* [Records shown]
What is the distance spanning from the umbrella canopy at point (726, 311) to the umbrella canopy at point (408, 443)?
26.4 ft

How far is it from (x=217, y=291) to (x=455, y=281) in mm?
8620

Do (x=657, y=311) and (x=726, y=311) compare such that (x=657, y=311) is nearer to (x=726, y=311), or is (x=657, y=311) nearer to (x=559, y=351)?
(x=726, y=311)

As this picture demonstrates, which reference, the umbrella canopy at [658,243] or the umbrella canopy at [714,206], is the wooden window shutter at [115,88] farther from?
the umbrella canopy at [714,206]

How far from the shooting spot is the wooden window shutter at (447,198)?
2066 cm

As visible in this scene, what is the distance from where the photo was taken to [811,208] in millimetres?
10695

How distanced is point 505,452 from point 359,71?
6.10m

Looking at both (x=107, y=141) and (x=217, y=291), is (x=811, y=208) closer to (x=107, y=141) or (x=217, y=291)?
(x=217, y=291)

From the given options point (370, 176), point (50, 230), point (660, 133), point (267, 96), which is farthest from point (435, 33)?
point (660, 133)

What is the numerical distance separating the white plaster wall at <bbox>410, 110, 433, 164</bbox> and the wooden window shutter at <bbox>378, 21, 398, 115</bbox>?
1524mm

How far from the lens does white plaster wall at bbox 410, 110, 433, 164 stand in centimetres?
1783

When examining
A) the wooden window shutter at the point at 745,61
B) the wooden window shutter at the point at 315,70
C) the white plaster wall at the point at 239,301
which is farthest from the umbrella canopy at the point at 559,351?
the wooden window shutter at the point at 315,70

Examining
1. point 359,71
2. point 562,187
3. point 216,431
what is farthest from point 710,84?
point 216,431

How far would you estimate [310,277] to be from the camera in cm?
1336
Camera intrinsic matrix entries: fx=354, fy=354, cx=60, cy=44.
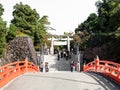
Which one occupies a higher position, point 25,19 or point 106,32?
point 25,19

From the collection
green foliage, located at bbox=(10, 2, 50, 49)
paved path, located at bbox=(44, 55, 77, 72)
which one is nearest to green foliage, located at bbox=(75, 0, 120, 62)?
paved path, located at bbox=(44, 55, 77, 72)

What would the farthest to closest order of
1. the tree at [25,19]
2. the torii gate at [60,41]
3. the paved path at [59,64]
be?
1. the torii gate at [60,41]
2. the tree at [25,19]
3. the paved path at [59,64]

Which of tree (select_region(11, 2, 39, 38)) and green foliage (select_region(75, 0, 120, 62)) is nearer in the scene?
green foliage (select_region(75, 0, 120, 62))

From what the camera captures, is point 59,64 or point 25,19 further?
point 25,19

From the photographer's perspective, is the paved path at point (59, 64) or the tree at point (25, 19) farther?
the tree at point (25, 19)

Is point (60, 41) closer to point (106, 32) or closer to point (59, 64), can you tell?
point (59, 64)

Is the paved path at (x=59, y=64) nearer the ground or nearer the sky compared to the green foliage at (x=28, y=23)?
nearer the ground

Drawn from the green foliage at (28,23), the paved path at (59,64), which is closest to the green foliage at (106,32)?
the paved path at (59,64)

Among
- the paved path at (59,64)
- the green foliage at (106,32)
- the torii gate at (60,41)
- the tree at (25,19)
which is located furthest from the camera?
the torii gate at (60,41)

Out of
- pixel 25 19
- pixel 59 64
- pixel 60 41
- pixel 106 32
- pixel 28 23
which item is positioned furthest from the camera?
pixel 60 41

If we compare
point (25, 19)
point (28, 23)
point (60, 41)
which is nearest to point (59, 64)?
point (28, 23)

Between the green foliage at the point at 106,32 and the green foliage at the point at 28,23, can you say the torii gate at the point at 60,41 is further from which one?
the green foliage at the point at 28,23

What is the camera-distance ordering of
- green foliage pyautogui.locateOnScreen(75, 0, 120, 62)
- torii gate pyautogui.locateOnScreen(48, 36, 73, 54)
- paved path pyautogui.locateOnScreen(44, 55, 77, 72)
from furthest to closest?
torii gate pyautogui.locateOnScreen(48, 36, 73, 54), paved path pyautogui.locateOnScreen(44, 55, 77, 72), green foliage pyautogui.locateOnScreen(75, 0, 120, 62)

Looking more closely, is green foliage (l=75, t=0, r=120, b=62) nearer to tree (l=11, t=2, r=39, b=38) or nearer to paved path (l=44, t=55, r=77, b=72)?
paved path (l=44, t=55, r=77, b=72)
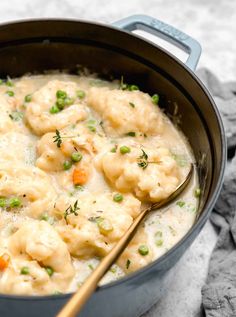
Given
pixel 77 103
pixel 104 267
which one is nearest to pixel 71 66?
pixel 77 103

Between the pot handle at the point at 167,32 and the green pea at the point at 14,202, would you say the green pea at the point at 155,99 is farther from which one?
the green pea at the point at 14,202

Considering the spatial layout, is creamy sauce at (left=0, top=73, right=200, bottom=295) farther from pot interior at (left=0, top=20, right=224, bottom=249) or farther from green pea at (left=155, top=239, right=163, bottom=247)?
pot interior at (left=0, top=20, right=224, bottom=249)

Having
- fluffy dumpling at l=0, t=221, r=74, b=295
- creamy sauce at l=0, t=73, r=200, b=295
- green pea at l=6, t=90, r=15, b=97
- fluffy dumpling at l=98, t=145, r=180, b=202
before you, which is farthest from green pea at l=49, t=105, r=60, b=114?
fluffy dumpling at l=0, t=221, r=74, b=295

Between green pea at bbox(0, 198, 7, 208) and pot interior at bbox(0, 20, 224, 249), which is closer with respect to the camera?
green pea at bbox(0, 198, 7, 208)

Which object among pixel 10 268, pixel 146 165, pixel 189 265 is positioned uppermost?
pixel 146 165

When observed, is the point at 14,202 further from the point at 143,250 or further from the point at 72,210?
the point at 143,250

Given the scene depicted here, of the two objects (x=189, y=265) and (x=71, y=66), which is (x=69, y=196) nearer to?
(x=189, y=265)

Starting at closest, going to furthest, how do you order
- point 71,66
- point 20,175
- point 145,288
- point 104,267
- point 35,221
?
point 104,267
point 145,288
point 35,221
point 20,175
point 71,66

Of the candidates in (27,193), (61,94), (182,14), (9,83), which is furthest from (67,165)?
(182,14)
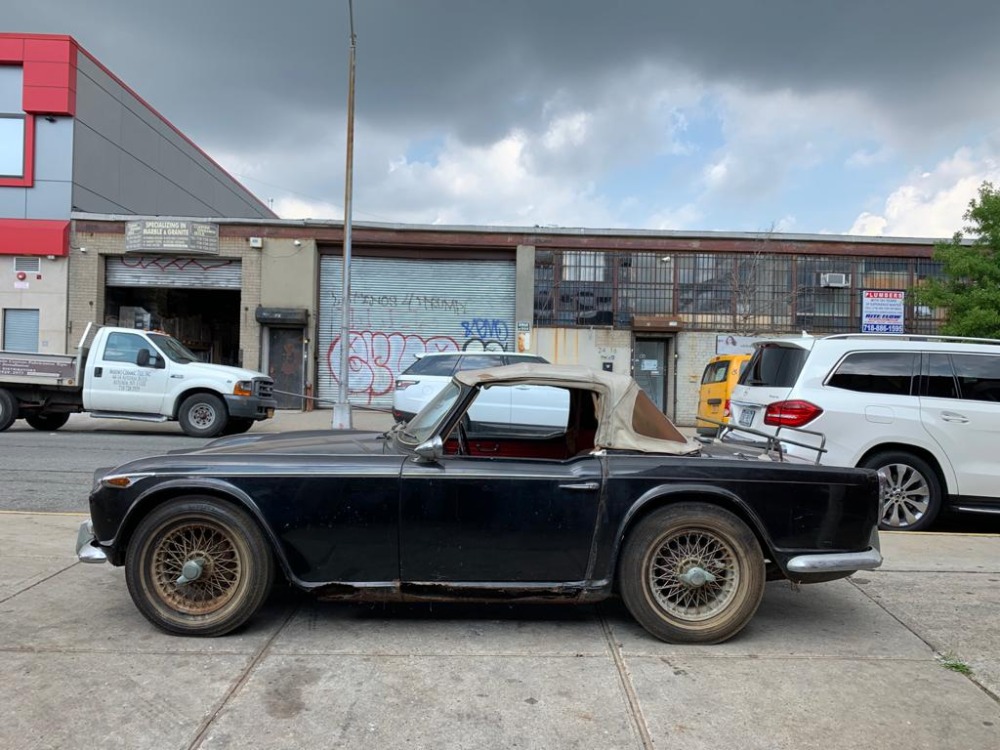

* [Do this] Please put each line of the rows above into a Markdown table with the columns Number and Line text, numbering the lines in order and skipping blank ones. Leave the pictures out of the table.

* [Output for this exercise]
| Number | Line text |
|---|---|
| 1 | What is the distance spanning from the umbrella canopy at point (726, 311) to the umbrella canopy at point (408, 443)? |
| 2 | 26.4 ft |
| 3 | How far is it from (x=217, y=291) to (x=455, y=281) in mm? |
| 4 | 8620 |
| 5 | Do (x=657, y=311) and (x=726, y=311) compare such that (x=657, y=311) is nearer to (x=726, y=311), or is (x=657, y=311) nearer to (x=559, y=351)? |
| 6 | (x=726, y=311) |
| 7 | As this picture demonstrates, which reference, the umbrella canopy at [658,243] or the umbrella canopy at [714,206], is the wooden window shutter at [115,88] farther from? |
| 8 | the umbrella canopy at [714,206] |
| 9 | How far from the shooting spot is the wooden window shutter at (447,198)? |
| 10 | 2066 cm |
| 11 | As visible in this scene, what is the distance from where the photo was taken to [811,208] in millimetres? |
| 12 | 10695 |
| 13 | How distanced is point 505,452 from point 359,71? |
| 14 | 6.10m |
| 15 | Looking at both (x=107, y=141) and (x=217, y=291), is (x=811, y=208) closer to (x=107, y=141) or (x=217, y=291)? |
| 16 | (x=217, y=291) |
| 17 | From the given options point (370, 176), point (50, 230), point (660, 133), point (267, 96), which is farthest from point (435, 33)? |
| 18 | point (660, 133) |
| 19 | What is the numerical distance separating the white plaster wall at <bbox>410, 110, 433, 164</bbox> and the wooden window shutter at <bbox>378, 21, 398, 115</bbox>? |
| 20 | 1524mm |
| 21 | How far from the lens does white plaster wall at bbox 410, 110, 433, 164 stand in centimetres? |
| 22 | 1783 |
| 23 | When examining |
| 24 | A) the wooden window shutter at the point at 745,61 |
| 25 | B) the wooden window shutter at the point at 315,70 |
| 26 | C) the white plaster wall at the point at 239,301 |
| 27 | which is farthest from the umbrella canopy at the point at 559,351? |
| 28 | the wooden window shutter at the point at 315,70 |
| 29 | Examining |
| 30 | 1. point 359,71 |
| 31 | 2. point 562,187 |
| 32 | 3. point 216,431 |
| 33 | what is farthest from point 710,84? |
| 34 | point 216,431 |
| 35 | How far would you estimate [310,277] to be from the camera in cm? |
| 36 | 1336 |
| 37 | Camera intrinsic matrix entries: fx=354, fy=354, cx=60, cy=44. |
| 38 | Which one occupies a higher position, point 25,19 or point 106,32? |
| 39 | point 25,19 |
| 40 | From the collection |
| 41 | green foliage, located at bbox=(10, 2, 50, 49) |
| 42 | paved path, located at bbox=(44, 55, 77, 72) |
| 43 | which one is nearest to green foliage, located at bbox=(75, 0, 120, 62)? |
| 44 | paved path, located at bbox=(44, 55, 77, 72) |
| 45 | What would the farthest to closest order of |
| 46 | 1. the tree at [25,19] |
| 47 | 2. the torii gate at [60,41] |
| 48 | 3. the paved path at [59,64] |
| 49 | be? |
| 50 | 1. the torii gate at [60,41] |
| 51 | 2. the tree at [25,19] |
| 52 | 3. the paved path at [59,64] |
| 53 | Which of tree (select_region(11, 2, 39, 38)) and green foliage (select_region(75, 0, 120, 62)) is nearer in the scene? |
| 54 | green foliage (select_region(75, 0, 120, 62)) |
| 55 | From what the camera captures, is point 59,64 or point 25,19 further? |
| 56 | point 25,19 |
| 57 | From the photographer's perspective, is the paved path at point (59, 64) or the tree at point (25, 19) farther? |
| 58 | the tree at point (25, 19) |
| 59 | Is point (60, 41) closer to point (106, 32) or closer to point (59, 64), can you tell? |
| 60 | point (59, 64) |
| 61 | Is the paved path at (x=59, y=64) nearer the ground or nearer the sky compared to the green foliage at (x=28, y=23)? |
| 62 | nearer the ground |
| 63 | Drawn from the green foliage at (28,23), the paved path at (59,64), which is closest to the green foliage at (106,32)? |
| 64 | the paved path at (59,64) |
| 65 | Among |
| 66 | - the paved path at (59,64) |
| 67 | - the green foliage at (106,32) |
| 68 | - the torii gate at (60,41) |
| 69 | - the tree at (25,19) |
| 70 | which is located furthest from the camera? |
| 71 | the torii gate at (60,41) |
| 72 | Out of |
| 73 | - pixel 25 19 |
| 74 | - pixel 59 64 |
| 75 | - pixel 60 41 |
| 76 | - pixel 106 32 |
| 77 | - pixel 28 23 |
| 78 | which item is positioned furthest from the camera? |
| 79 | pixel 60 41 |
| 80 | If we compare |
| 81 | point (25, 19) |
| 82 | point (28, 23) |
| 83 | point (60, 41) |
| 84 | which is nearest to point (59, 64)? |
| 85 | point (28, 23) |
| 86 | Between the green foliage at the point at 106,32 and the green foliage at the point at 28,23, can you say the torii gate at the point at 60,41 is further from which one? |
| 87 | the green foliage at the point at 28,23 |
| 88 | What is the camera-distance ordering of |
| 89 | - green foliage pyautogui.locateOnScreen(75, 0, 120, 62) |
| 90 | - torii gate pyautogui.locateOnScreen(48, 36, 73, 54) |
| 91 | - paved path pyautogui.locateOnScreen(44, 55, 77, 72) |
| 92 | from furthest to closest? |
| 93 | torii gate pyautogui.locateOnScreen(48, 36, 73, 54), paved path pyautogui.locateOnScreen(44, 55, 77, 72), green foliage pyautogui.locateOnScreen(75, 0, 120, 62) |
| 94 | Looking more closely, is green foliage (l=75, t=0, r=120, b=62) nearer to tree (l=11, t=2, r=39, b=38) or nearer to paved path (l=44, t=55, r=77, b=72)? |
| 95 | paved path (l=44, t=55, r=77, b=72) |
| 96 | Given |
| 97 | pixel 77 103 |
| 98 | pixel 104 267 |
| 99 | which one is nearest to pixel 71 66? |
| 100 | pixel 77 103 |
| 101 | Between the pot handle at the point at 167,32 and the green pea at the point at 14,202, would you say the green pea at the point at 155,99 is farther from which one? |
| 102 | the green pea at the point at 14,202 |
| 103 | Considering the spatial layout, is creamy sauce at (left=0, top=73, right=200, bottom=295) farther from pot interior at (left=0, top=20, right=224, bottom=249) or farther from green pea at (left=155, top=239, right=163, bottom=247)? |
| 104 | pot interior at (left=0, top=20, right=224, bottom=249) |
| 105 | Having |
| 106 | - fluffy dumpling at l=0, t=221, r=74, b=295 |
| 107 | - creamy sauce at l=0, t=73, r=200, b=295 |
| 108 | - green pea at l=6, t=90, r=15, b=97 |
| 109 | - fluffy dumpling at l=98, t=145, r=180, b=202 |
| 110 | before you, which is farthest from green pea at l=49, t=105, r=60, b=114? |
| 111 | fluffy dumpling at l=0, t=221, r=74, b=295 |
| 112 | Between green pea at bbox(0, 198, 7, 208) and pot interior at bbox(0, 20, 224, 249), which is closer with respect to the camera? |
| 113 | green pea at bbox(0, 198, 7, 208) |
| 114 | Which object among pixel 10 268, pixel 146 165, pixel 189 265 is positioned uppermost? |
| 115 | pixel 146 165 |
| 116 | When observed, is the point at 14,202 further from the point at 143,250 or further from the point at 72,210? |
| 117 | the point at 143,250 |
| 118 | Given the scene depicted here, of the two objects (x=189, y=265) and (x=71, y=66), which is (x=69, y=196) nearer to? |
| 119 | (x=189, y=265) |
| 120 | Starting at closest, going to furthest, how do you order |
| 121 | - point 71,66 |
| 122 | - point 20,175 |
| 123 | - point 145,288 |
| 124 | - point 104,267 |
| 125 | - point 35,221 |
| 126 | ? |
| 127 | point 104,267 |
| 128 | point 145,288 |
| 129 | point 35,221 |
| 130 | point 20,175 |
| 131 | point 71,66 |
| 132 | Of the candidates in (27,193), (61,94), (182,14), (9,83), which is furthest from (67,165)? |
| 133 | (182,14) |